Air freight and container traffic has increased dramatically over the last 4 years to account for the loss of land transport. However, these routes are overloaded and expensive. Both the port of Beirut and Beirut Airport would require critical investment in order to effectively manage the increased traffic, but that does not appear likely at least in the short run.

“We’re working in a very challenging environment,” Mourad Aoun, CEO of Net Logistics, a major Lebanese logistics and shipping company operating across the Middle East, told The Media Line. “Working in Lebanon is a challenge in itself, Syria always had potential and we had a very big operation there but we have had to downsize,” he said.

While Net Logistics has benefited from aid money now entering Lebanon, this only accounts for a fraction of lost trade and comes with its own challenges, Aoun said.

Jordan and Turkey transport the bulk of humanitarian aid that enters Syria. Lebanon, however, is not considered a major gateway, which those in the logistics sector say is due to Lebanon’s absence in negotiations with the international community and perceived challenges with importing into and transiting through the country of just four million people.

“I think the Lebanese government should have played a better role in getting gateway status. From a logistics perspective, what we’re getting from Lebanon into Syria isn’t generating any real business. We’re doing it, but I didn’t feel that it’s positively affecting our economy,” Aoun explained.

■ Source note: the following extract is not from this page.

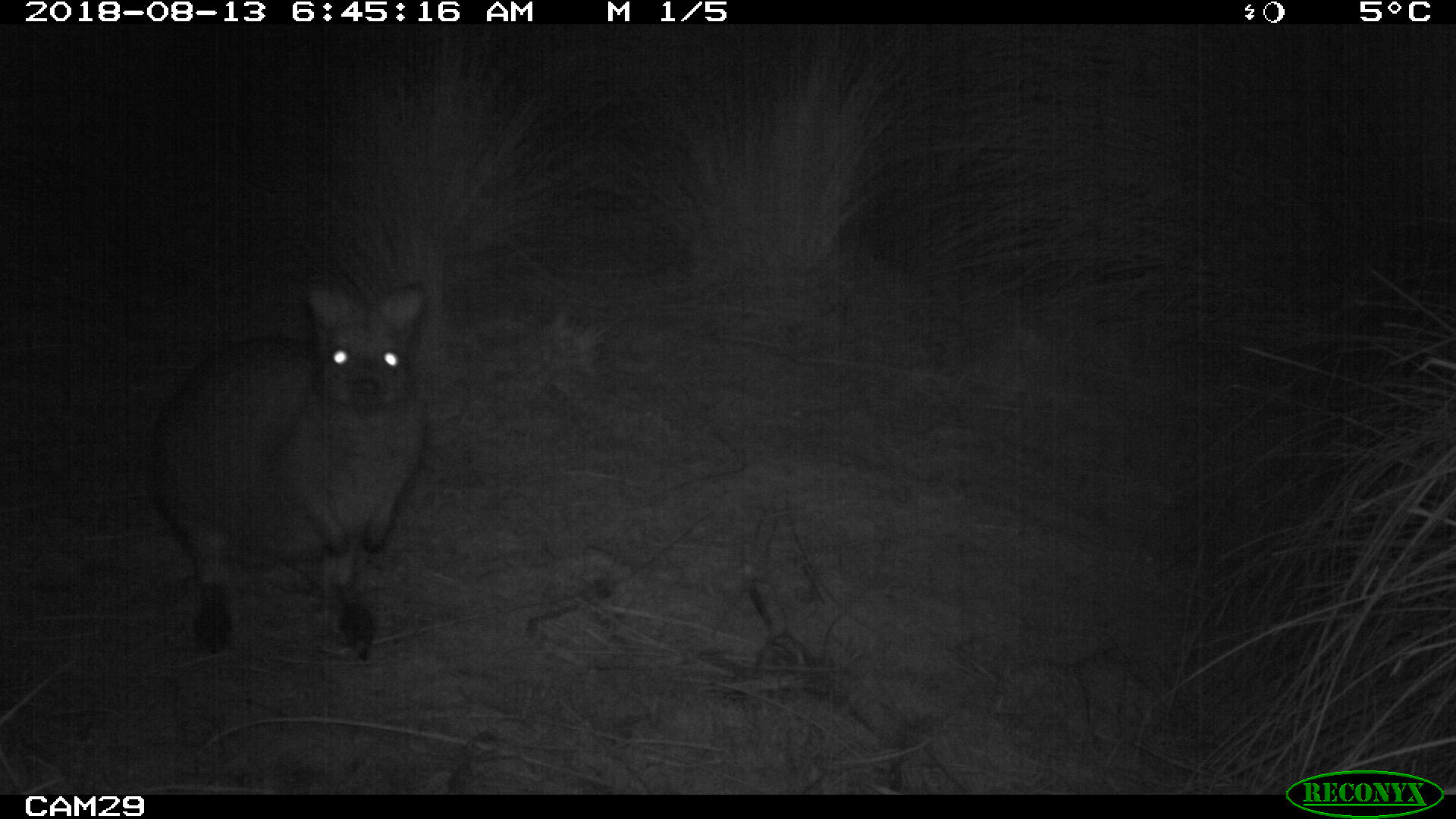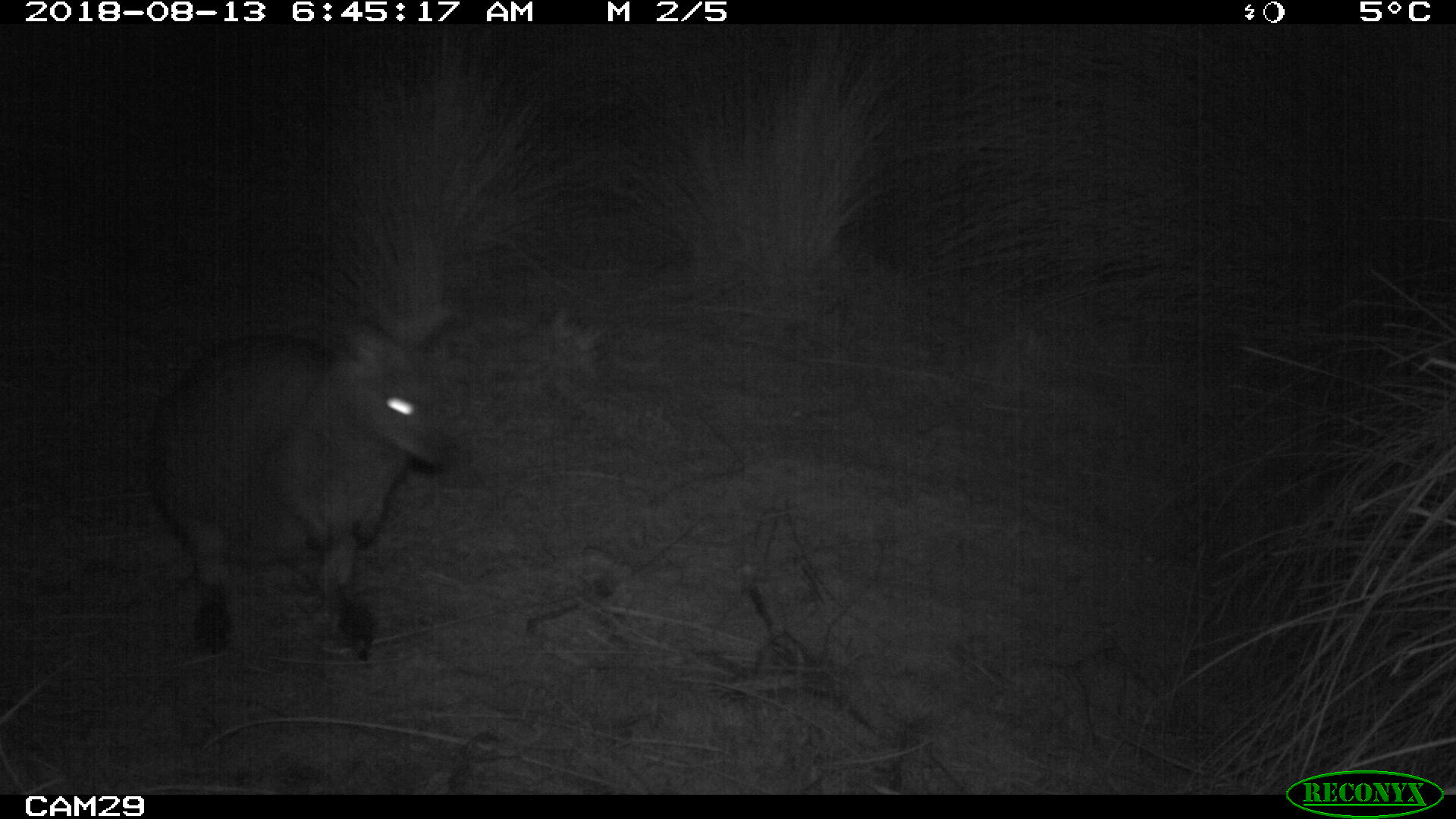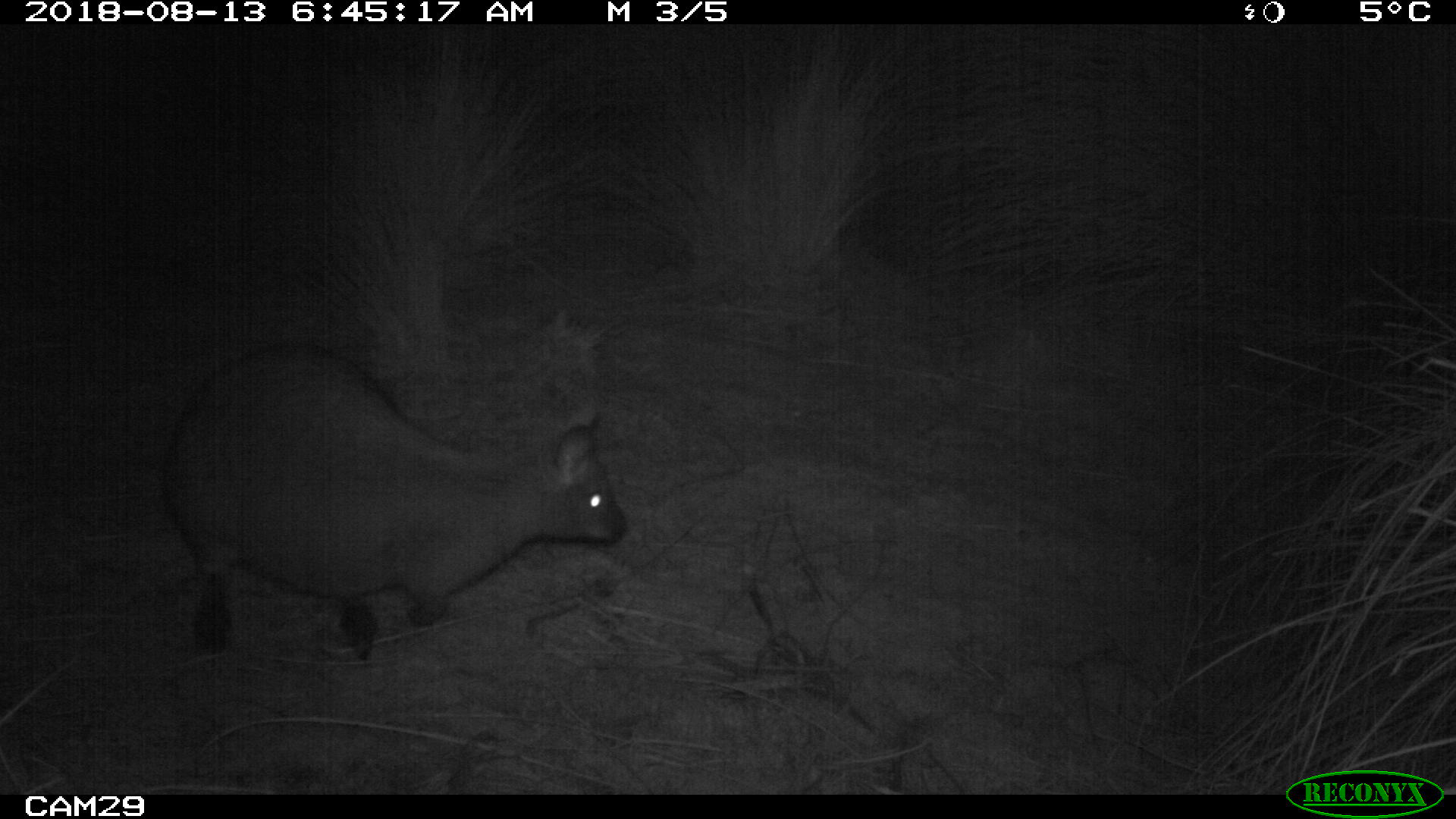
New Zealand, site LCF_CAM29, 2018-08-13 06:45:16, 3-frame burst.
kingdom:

Net Logistics moves a few hundred trucks per month into Syria, a low number when compared with a contract that Net Logistics won to transport 2,000 trucks of humanitarian aid into northern Iraq in the first few months after Islamic State gunmen overran parts of the country’s western regions in 2014.

The haulage company uses Beirut’s port to bring in the majority of the World Food Program’s supplies for Syria – those that can’t be bought locally, Dina el Kassaby from the aid agency, told The Media Line. This accounts for some 200 trucks a month crossing the Lebanese-Syrian border.

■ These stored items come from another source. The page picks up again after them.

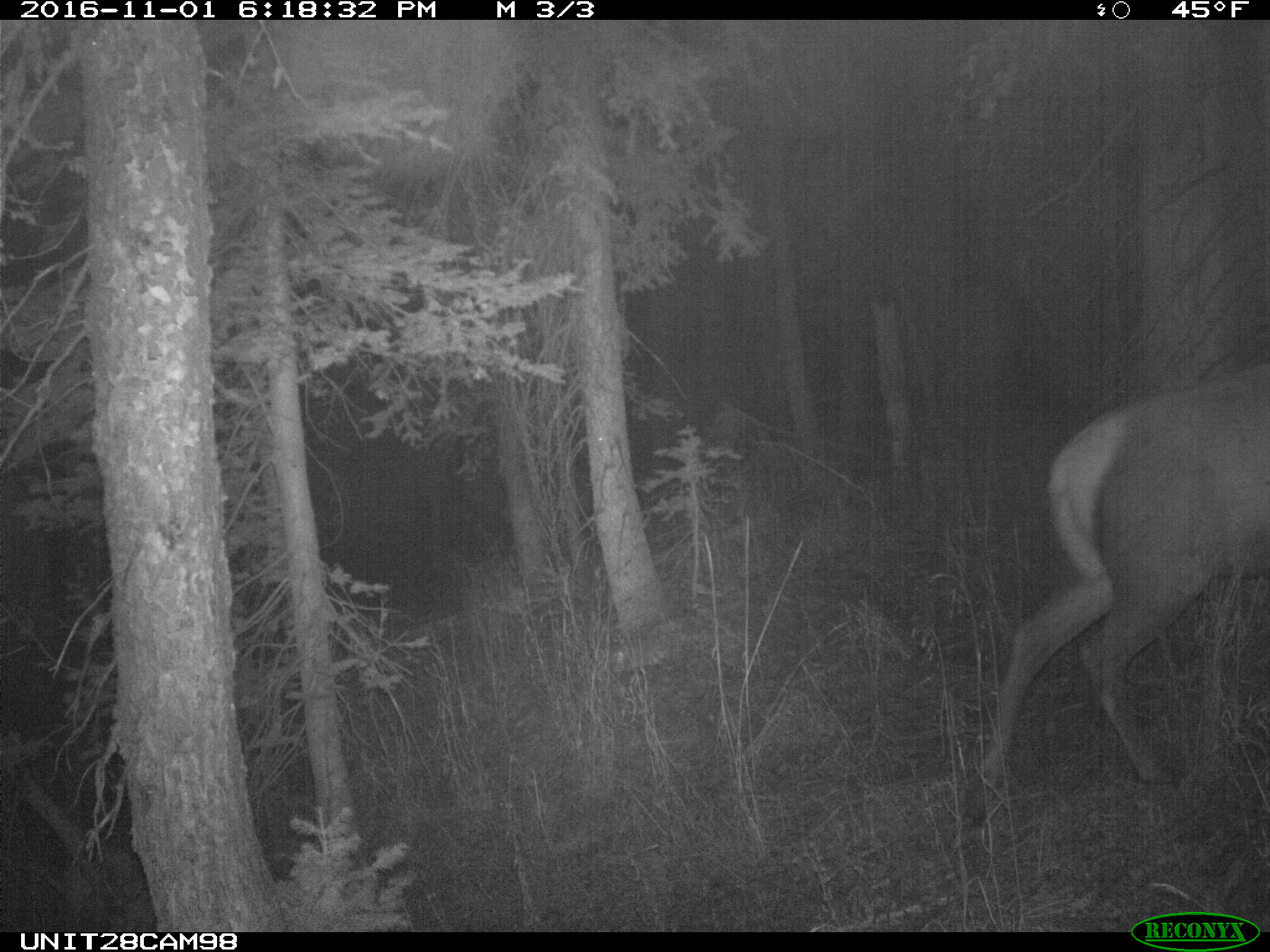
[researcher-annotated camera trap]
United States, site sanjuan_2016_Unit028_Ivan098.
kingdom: Animalia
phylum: Chordata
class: Mammalia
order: Artiodactyla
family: Cervidae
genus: Cervus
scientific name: Cervus elaphus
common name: red deer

Until earlier this year there were still routes open to Jordan and one to Iraq that a number of Lebanese firms used, despite the dangers. However in April rebel groups seized the four main crossing points to Jordan, closing off the last routes to the country and the GCC region – a bilateral trade conduit worth over $2 billion a year.

The Syrian crisis is not the only thing that has caused problems for Lebanese logistics companies. Syria recognizes the dramatic impact of closing the border and has threatened to do so on a number of occasions over the last decade — most recently in January following a surprise move by the Lebanese government to require Syrians to obtain a visa to enter Lebanon.